Publicado 09/09/2019 13:41
Tribunais, defensorias e procuradorias são, para a maioria dos brasileiros, instituições envoltas em mistério. Somente uma pequena parcela da população sabe para que servem e como funcionam. Por isso, a ideia de estar frente a frente com um juiz é geralmente associada a punição e não à reivindicação de algum direito. Construídas com palavrório hermético, as sentenças soam ao cidadão comum não como decisão técnica baseada em um código legal, mas como a expressão da vontade de semideuses togados. A aura do magistrado todo-poderoso atravessou os séculos e chegou aos nossos dias praticamente intacta.

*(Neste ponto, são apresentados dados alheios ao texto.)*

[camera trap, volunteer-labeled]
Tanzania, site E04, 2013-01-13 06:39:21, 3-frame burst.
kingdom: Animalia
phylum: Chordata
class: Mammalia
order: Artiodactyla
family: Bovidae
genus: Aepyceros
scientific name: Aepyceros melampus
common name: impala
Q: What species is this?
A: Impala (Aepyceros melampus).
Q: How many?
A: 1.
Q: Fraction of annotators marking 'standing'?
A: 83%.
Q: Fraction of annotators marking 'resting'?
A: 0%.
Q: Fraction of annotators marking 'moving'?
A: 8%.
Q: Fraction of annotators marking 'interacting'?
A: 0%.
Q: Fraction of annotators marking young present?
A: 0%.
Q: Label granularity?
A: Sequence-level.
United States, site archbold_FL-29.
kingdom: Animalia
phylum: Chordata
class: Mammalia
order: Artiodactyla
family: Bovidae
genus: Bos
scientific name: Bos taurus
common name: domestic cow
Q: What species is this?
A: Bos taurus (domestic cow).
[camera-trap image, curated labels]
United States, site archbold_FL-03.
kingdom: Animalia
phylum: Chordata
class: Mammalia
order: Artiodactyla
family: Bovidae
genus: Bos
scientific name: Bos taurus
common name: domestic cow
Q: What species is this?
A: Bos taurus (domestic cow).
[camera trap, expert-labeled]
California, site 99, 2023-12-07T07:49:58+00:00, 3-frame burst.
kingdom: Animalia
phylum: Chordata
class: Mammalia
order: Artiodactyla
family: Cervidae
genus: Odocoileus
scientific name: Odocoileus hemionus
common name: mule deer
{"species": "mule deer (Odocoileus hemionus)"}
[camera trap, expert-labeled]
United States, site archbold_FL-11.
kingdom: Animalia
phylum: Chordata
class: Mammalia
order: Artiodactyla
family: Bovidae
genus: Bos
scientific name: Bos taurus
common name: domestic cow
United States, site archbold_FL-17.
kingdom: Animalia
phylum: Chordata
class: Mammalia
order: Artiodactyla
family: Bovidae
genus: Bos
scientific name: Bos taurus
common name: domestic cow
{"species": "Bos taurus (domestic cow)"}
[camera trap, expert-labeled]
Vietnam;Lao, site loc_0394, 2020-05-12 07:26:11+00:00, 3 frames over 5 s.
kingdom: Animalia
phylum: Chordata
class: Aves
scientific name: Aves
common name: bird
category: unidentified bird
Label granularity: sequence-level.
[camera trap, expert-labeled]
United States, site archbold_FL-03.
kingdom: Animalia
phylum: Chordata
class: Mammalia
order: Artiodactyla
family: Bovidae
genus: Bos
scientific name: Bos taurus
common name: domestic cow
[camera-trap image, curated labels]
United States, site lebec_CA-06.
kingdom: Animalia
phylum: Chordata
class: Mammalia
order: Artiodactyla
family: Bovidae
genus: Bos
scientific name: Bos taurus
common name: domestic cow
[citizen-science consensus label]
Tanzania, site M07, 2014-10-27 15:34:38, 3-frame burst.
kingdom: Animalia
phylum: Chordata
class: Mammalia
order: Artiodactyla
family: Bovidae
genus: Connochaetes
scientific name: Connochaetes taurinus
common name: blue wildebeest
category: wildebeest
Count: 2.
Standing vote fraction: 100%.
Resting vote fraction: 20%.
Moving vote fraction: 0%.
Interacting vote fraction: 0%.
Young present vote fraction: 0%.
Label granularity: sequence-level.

Esse distanciamento ajuda a explicar o episódio que agitou o noticiário no último fim de semana:: a decisão do desembargador Claudio de Mello Tavares, presidente do Tribunal de Justiça do Rio. Ele concedeu liminar permitindo que funcionários da prefeitura recolhessem da Bienal do Livro revistas Marvel em que dois personagens gays se beijam. O pedido absurdo foi feito, como se sabe, pelo prefeito Marcelo Crivella e, felizmente, o estoque de publicações esgotou antes da chegada da trupe municipal.
Mesmo sem efeito concreto, causou espanto a canetada de Tavares. Tanto que o decano do Supremo Tribunal Federal manifestou perplexidade, em mensagem enviada à jornalista Mônica Bergamo, da Folha de S. Paulo: "Sob o signo do retrocesso – cuja inspiração resulta das trevas que dominam o poder do estado–, um novo e sombrio tempo se anuncia: o tempo da intolerância, da repressão ao pensamento, da interdição ostensiva ao pluralismo de ideias e do repúdio ao princípio democrático". O presidente do STF, Dias Toffoli, cassou a liminar concedida pelo presidente do TJ do Rio, mas o mal estar permanece.
Está expresso na Constituição Federal que a censura não pode ser praticada no Brasil. O Estatuto da Criança e do Adolescente, evocado pelo prefeito Crivella para mandar recolher as revistas, tem o objetivo de proteger os pequenos de conteúdos de cunho sexual e pornográfico. Um beijo não é ato de pornografia, seja entre heteros ou gays. Essas premissas básicas deveriam ser de conhecimento de qualquer magistrado. Ainda mais quando se trata de um desembargador. E mais ainda sendo o presidente do Tribunal de Justiça. Por isso, a perplexidade do ministro Celso de Mello.
A falta de intimidade do brasileiro com a noção do Direito parece ter sido percebida por parte do Judiciário, que comete barbeiragens sem que haja reação da opinião pública. De uma maneira geral, o cidadão médio espera do juiz o justiçamento, a condenação, a imposição de pena, mesmo quando a lei não avaliza. Embalados por esse sentimento, alguns magistrados brasileiros têm dado à Constituição sua interpretação particular, muitas vezes apartada do sentido real.
Condenar e punir em busca do aplauso das redes sociais, de acordo com suas convicções pessoais e em desacordo com a lei não é uma distorção pequena. É algo trágico para a democracia, um regime que é totalmente baseado no cumprimento dos códigos legais. Que a perplexidade manifestada por Celso de Mello, um ministro reconhecido por sua serenidade e equilíbrio, faça refletir todos os que vestem toga. O recado é simples: apenas façam cumprir as leis.